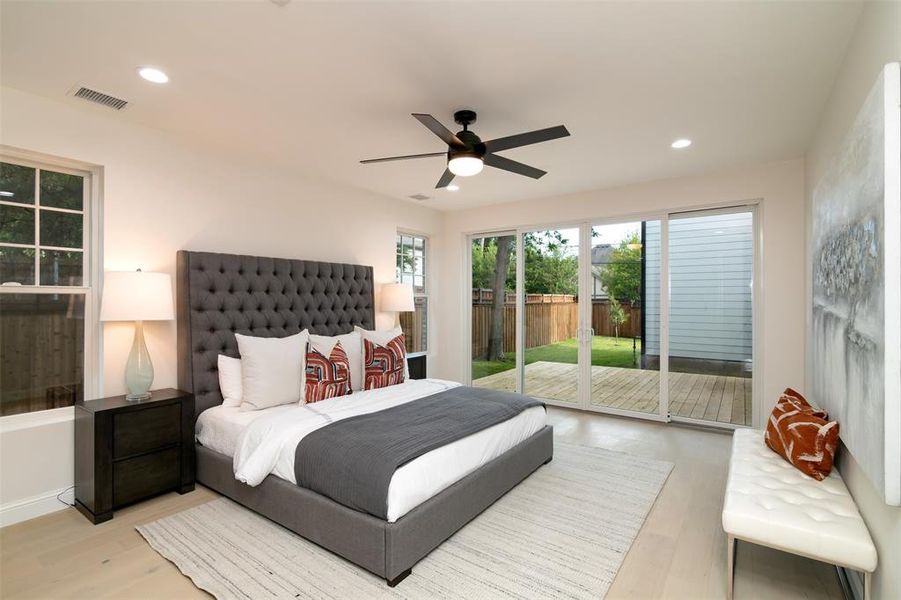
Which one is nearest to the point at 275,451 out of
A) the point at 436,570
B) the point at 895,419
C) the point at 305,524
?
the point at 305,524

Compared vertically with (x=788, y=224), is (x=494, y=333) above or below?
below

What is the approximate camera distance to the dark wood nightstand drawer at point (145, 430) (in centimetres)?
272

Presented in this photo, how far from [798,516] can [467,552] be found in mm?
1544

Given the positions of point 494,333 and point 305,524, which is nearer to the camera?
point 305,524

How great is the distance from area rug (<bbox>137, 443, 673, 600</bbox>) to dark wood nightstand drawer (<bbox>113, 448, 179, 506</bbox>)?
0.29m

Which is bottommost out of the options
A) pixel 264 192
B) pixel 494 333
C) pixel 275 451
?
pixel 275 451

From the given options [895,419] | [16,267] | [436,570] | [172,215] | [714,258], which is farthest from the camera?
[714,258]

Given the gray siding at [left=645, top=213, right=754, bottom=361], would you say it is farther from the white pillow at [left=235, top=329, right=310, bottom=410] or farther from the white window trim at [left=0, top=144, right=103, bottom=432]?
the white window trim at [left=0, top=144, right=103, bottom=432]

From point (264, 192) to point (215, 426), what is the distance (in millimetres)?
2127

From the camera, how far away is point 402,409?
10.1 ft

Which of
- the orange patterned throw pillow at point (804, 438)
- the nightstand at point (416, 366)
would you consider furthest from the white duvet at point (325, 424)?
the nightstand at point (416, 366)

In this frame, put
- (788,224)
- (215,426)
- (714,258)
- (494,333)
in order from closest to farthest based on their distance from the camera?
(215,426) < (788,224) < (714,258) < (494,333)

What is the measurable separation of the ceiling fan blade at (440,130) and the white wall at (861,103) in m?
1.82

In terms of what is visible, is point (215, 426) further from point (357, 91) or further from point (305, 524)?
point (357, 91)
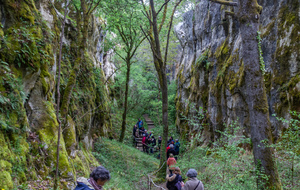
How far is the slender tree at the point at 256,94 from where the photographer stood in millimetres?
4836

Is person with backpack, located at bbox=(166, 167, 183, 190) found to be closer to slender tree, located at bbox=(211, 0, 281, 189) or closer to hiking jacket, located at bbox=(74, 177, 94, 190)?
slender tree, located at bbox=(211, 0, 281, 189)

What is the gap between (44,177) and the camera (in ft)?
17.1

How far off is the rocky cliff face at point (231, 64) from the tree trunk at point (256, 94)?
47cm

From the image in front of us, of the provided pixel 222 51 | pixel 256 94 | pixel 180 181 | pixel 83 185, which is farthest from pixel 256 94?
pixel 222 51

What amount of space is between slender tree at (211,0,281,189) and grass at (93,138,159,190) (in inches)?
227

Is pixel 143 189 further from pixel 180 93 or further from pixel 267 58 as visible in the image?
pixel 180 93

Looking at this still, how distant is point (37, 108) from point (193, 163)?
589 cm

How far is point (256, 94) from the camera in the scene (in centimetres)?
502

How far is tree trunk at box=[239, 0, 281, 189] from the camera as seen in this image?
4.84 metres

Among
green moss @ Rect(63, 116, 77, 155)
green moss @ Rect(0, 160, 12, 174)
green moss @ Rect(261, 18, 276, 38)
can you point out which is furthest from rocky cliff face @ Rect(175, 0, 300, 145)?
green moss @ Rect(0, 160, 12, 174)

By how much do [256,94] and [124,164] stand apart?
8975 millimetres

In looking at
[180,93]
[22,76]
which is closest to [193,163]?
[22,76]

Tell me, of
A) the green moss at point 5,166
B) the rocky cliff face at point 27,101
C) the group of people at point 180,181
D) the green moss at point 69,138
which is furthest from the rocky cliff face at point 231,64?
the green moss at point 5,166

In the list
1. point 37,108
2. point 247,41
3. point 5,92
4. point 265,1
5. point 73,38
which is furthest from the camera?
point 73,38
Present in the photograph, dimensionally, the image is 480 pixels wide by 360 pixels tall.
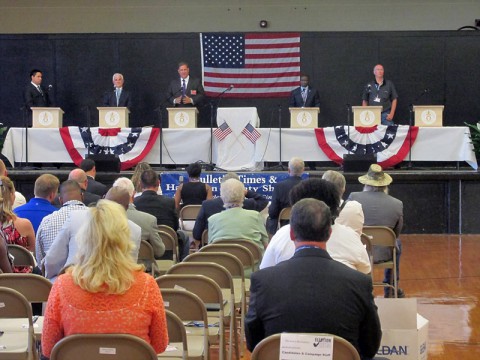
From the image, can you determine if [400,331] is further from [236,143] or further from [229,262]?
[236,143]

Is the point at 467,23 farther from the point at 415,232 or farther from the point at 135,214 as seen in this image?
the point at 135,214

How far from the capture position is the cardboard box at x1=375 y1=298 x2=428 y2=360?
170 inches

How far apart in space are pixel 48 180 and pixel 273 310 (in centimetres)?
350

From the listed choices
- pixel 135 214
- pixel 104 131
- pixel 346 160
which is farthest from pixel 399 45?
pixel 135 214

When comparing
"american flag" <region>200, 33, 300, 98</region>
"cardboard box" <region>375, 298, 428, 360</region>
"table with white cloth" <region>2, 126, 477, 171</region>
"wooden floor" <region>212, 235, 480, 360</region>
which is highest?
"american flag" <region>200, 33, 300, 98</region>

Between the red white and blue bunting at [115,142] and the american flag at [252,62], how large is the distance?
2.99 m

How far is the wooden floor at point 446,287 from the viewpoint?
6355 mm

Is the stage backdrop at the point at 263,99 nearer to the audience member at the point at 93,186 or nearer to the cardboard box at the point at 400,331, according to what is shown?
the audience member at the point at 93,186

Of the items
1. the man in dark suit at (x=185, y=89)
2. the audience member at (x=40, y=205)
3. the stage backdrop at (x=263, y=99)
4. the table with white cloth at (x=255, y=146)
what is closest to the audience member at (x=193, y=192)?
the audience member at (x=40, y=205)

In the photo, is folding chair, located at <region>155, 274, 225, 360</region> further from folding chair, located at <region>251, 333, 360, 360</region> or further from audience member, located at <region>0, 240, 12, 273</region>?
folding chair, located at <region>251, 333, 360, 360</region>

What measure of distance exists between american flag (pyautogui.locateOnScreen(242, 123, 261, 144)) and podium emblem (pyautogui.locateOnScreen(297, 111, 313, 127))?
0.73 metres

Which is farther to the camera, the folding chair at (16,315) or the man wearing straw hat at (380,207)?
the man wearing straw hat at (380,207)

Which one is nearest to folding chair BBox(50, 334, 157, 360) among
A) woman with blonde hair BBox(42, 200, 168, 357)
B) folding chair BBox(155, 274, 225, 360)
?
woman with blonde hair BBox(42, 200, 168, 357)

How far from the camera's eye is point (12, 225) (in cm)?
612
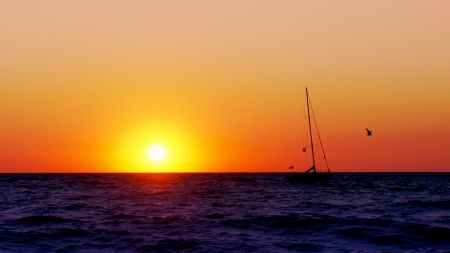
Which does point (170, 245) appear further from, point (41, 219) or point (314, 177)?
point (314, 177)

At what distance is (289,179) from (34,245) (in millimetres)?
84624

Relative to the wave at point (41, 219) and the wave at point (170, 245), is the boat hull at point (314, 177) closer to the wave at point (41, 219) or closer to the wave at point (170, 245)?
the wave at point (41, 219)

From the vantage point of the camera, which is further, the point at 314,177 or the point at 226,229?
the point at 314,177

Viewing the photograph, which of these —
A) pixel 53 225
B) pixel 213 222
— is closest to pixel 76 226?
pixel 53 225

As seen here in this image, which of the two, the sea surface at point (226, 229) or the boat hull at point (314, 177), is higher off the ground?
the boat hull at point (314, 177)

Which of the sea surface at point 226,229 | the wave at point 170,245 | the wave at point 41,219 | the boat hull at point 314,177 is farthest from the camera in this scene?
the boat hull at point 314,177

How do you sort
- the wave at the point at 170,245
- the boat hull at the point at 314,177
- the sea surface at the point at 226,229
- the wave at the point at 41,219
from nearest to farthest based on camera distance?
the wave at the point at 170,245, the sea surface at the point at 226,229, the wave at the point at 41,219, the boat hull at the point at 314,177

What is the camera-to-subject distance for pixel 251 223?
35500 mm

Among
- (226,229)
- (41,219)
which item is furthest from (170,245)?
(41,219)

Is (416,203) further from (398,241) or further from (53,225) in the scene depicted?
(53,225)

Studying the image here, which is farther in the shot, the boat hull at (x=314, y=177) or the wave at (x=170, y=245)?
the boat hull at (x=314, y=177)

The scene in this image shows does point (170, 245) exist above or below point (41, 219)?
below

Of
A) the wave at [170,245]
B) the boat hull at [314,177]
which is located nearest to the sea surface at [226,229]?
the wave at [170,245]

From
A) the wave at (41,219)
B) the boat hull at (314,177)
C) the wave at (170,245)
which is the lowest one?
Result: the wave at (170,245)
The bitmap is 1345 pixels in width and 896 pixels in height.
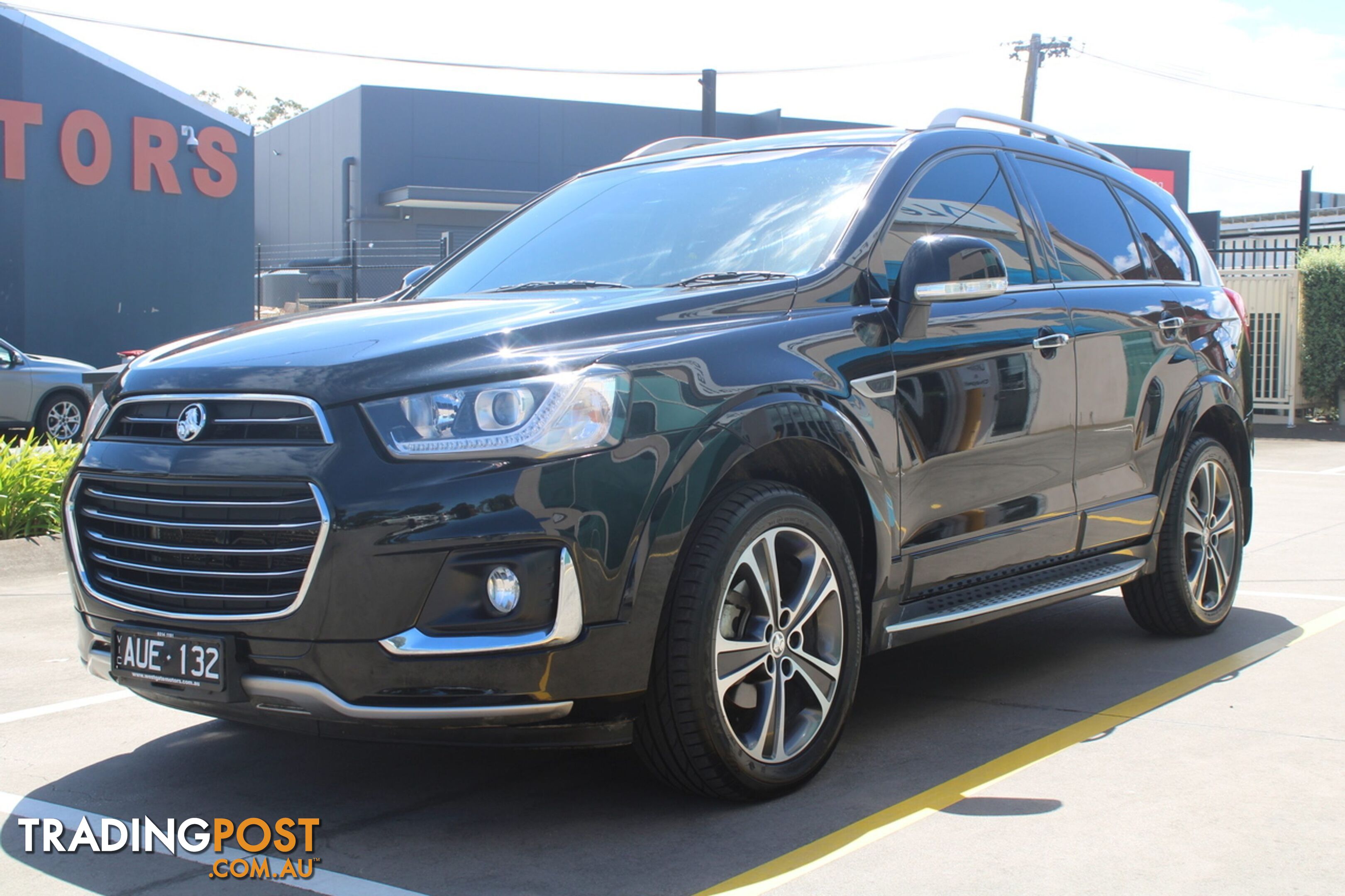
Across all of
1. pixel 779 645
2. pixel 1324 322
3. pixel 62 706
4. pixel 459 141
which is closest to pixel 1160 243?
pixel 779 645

☆ ☆ ☆ ☆ ☆

▶ [WORK REQUIRED]:
From the line containing "Which of the sea" through the last line of the material above, write out each line exactly, leaving aside all pictures.

▶ [RESPONSE TO THIS TASK]:
Which of the sea surface at point 226,229 | the wave at point 170,245 | the wave at point 41,219 | the boat hull at point 314,177 is farthest from the camera in this scene?
the boat hull at point 314,177

How do you sort
- the wave at the point at 170,245
- the boat hull at the point at 314,177
- the sea surface at the point at 226,229
- the wave at the point at 41,219
from nearest to farthest based on camera distance?
the wave at the point at 170,245, the sea surface at the point at 226,229, the wave at the point at 41,219, the boat hull at the point at 314,177

What is the camera-to-subject distance for pixel 251 223?
35500 mm

Among
- (226,229)
- (41,219)
which item is furthest from (170,245)?
(41,219)

Is (416,203) further from (398,241) or further from (53,225) in the scene depicted?
(53,225)

Studying the image here, which is farther in the shot, the boat hull at (x=314, y=177) or the wave at (x=170, y=245)?
the boat hull at (x=314, y=177)

The scene in this image shows does point (170, 245) exist above or below point (41, 219)?
below

Of
A) the wave at [170,245]
B) the boat hull at [314,177]
which is located nearest to the sea surface at [226,229]?
the wave at [170,245]

From
A) the wave at (41,219)
B) the boat hull at (314,177)
C) the wave at (170,245)
which is the lowest one?
Result: the wave at (170,245)
The bitmap is 1345 pixels in width and 896 pixels in height.
Across all of
1. pixel 779 645
2. pixel 1324 322
3. pixel 62 706
4. pixel 459 141
which is closest to pixel 1160 243?
pixel 779 645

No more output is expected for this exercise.